Bjelica focused on a population of dice snakes on the island of Golem Grad, an island of nearly 50 acres inside a lake in North Macedonia. The island is notably home to the ruins of a handful of ancient churches and also approximately 10,000 dice snakes. The snakes of Golem Grad are most notable, however, for their penchant for feigning death and spontanously bleeding, behaviors recorded more frequently in this population of dice snakes than others. On Golem Grad, dice snakes come in olive green, blotched, or a darker melanistic color, and their sheer abundance makes them easy to spot, and catch. "Sometimes you can see them basking in the sun on a rock and you can just grab them," Bjelica said. " Or they're resting on a tree branch and you just climb up and get them."
Over the course of a year, Bjelica and colleagues caught 263 unique dice snakes on Golem Grad, snagging them from their basking rocks and branches or even swimming around the lake. He wore protective gloves—not for the snakes, which are nonvenomous, but for the island's sharp rocks and thorny Mediterranean vegetation. Also, the island is home to another, actually venomous snake: the nose-horned viper, named for the prominent horn on its snout.
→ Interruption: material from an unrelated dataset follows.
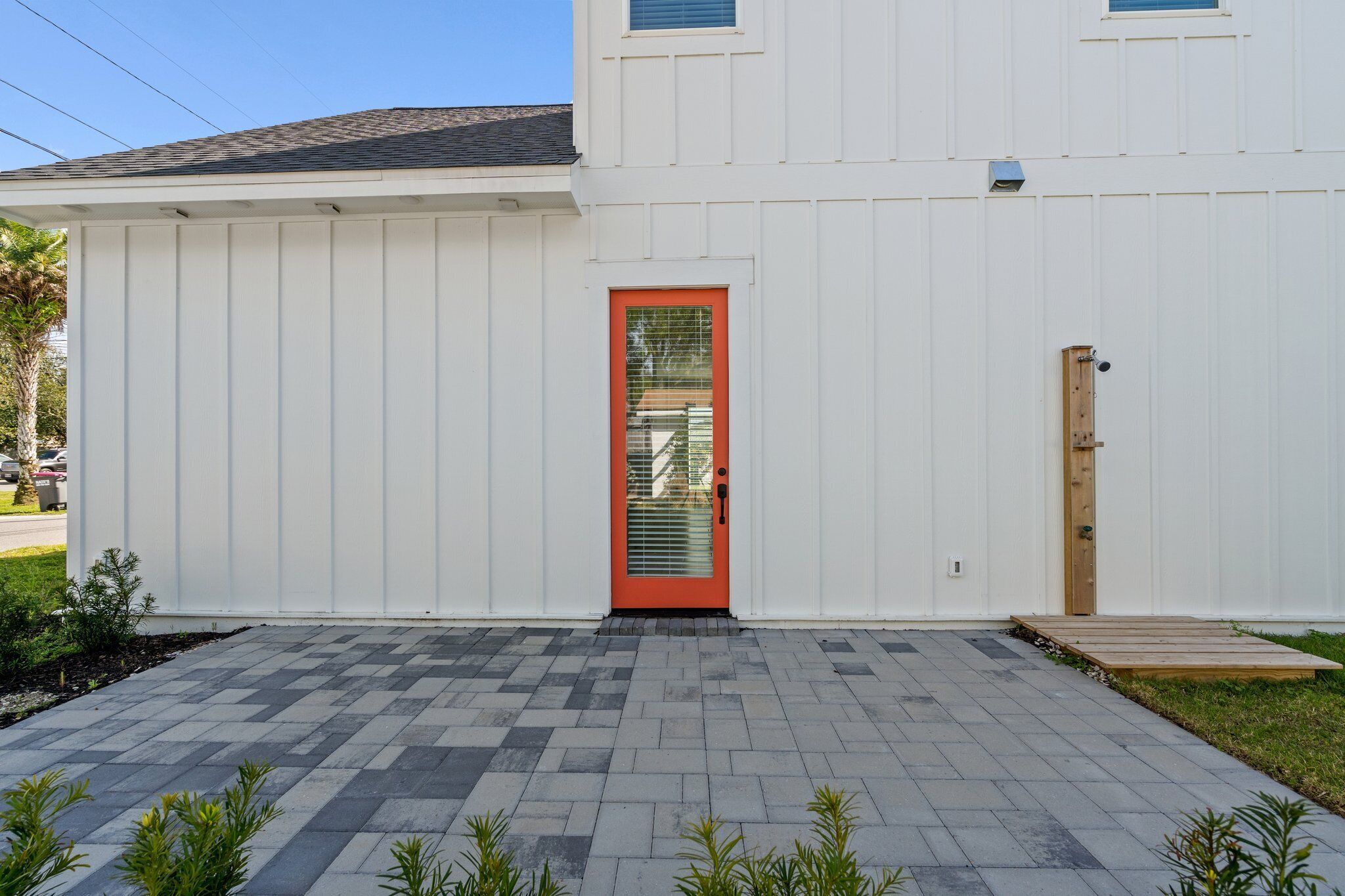 Un bâtiment blanc avec une porte rouge et une petite porte en bois sur la droite.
After catching a snake around its midsection, the researchers would hold the snakes behind their head and above their cloacae, alternating between pinching the snakes and stretching them out. The behavior was intended to imitate one of the snake's predators, such as one of the islands' snake-eating birds. "Pinching was designed to simulated claws gripping the snake, while stretching was aimed at imitating the bird stretching the snake to get to the large organs such as the liver," Bjelica said. After the handling ritual was complete, the researchers placed the snake on its back on the ground and scampered out of view, to mimic a predator's hesitation to eat its prey. They timed the snake's response from the second it was left alone and watched as the animal feigned death, and how.
Nearly half of the snakes smeared themselves in musk and their own waste, a strategy that can convince the predator that the snake is unpalatable—quite literally smelling and tasting like shit. Watching this was an unsurprisingly smelly experience. "The amount of feces can be extreme," Bjelica said. "More often than not, after each field day you can always do with a wardrobe change." And just over 10 percent of the dice snakes ejected blood, a behavior Bjelica finds "always exciting." The bleeding always occurs around the mouth and is, thankfully for the researchers, not squirted toward a predator. "The blood comes out slowly, first as individual spots then grouping into larger pools," he said.
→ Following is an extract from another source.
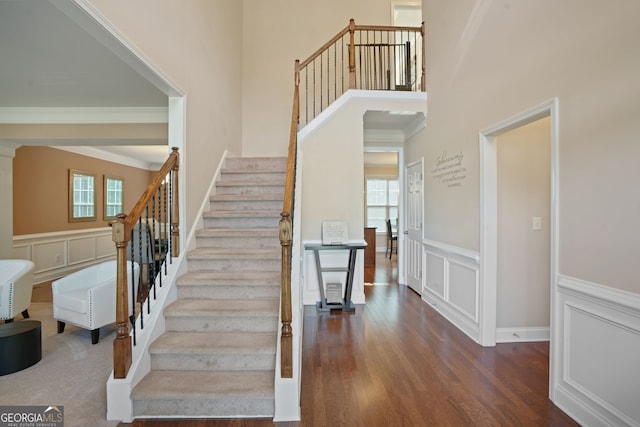 stairs with hardwood / wood-style floors and ornamental molding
Although all the snakes played dead, some committing to the bit for as long as 40 seconds, the snakes that used musk, poop, and blood in their performances spent, on average, two seconds less faking their death. This might sound like a trifling amount of time, but for a snake staring down the jaws of a hungry bird, it can mean the difference between life and death. Feigning death requires the serpent to lie with its delicious, soft tummy up for inspection by its greatest enemy. The more convincing a snake's act is, the less time it needs to spend in mortal danger, the researchers suggest.
But they are still left with questions. Bjelica wonders about the chemical composition of the snake's musk and blood. "Are they harmful to the predator or just distasteful?" The researchers do not know if a dice snake's mouthful of blood is a visual signal, a chemical signal, or both. They do not even know the mechanism by which a living snake can dribble blood from its mouth. But as Bjelica sees it, the most significant takeaway from the research is that the dice snake's death-feigning display on Golem Grad is a multi-step spectacle, of blood and from guts, and should be studied as such. Regardless of whatever dice snakes are doing elsewhere in Europe, Golem Grad has set a high bar for the age-old technique of faking your death. Other death-feigners, take note! Sometimes committing to the bit is the only way to stay alive.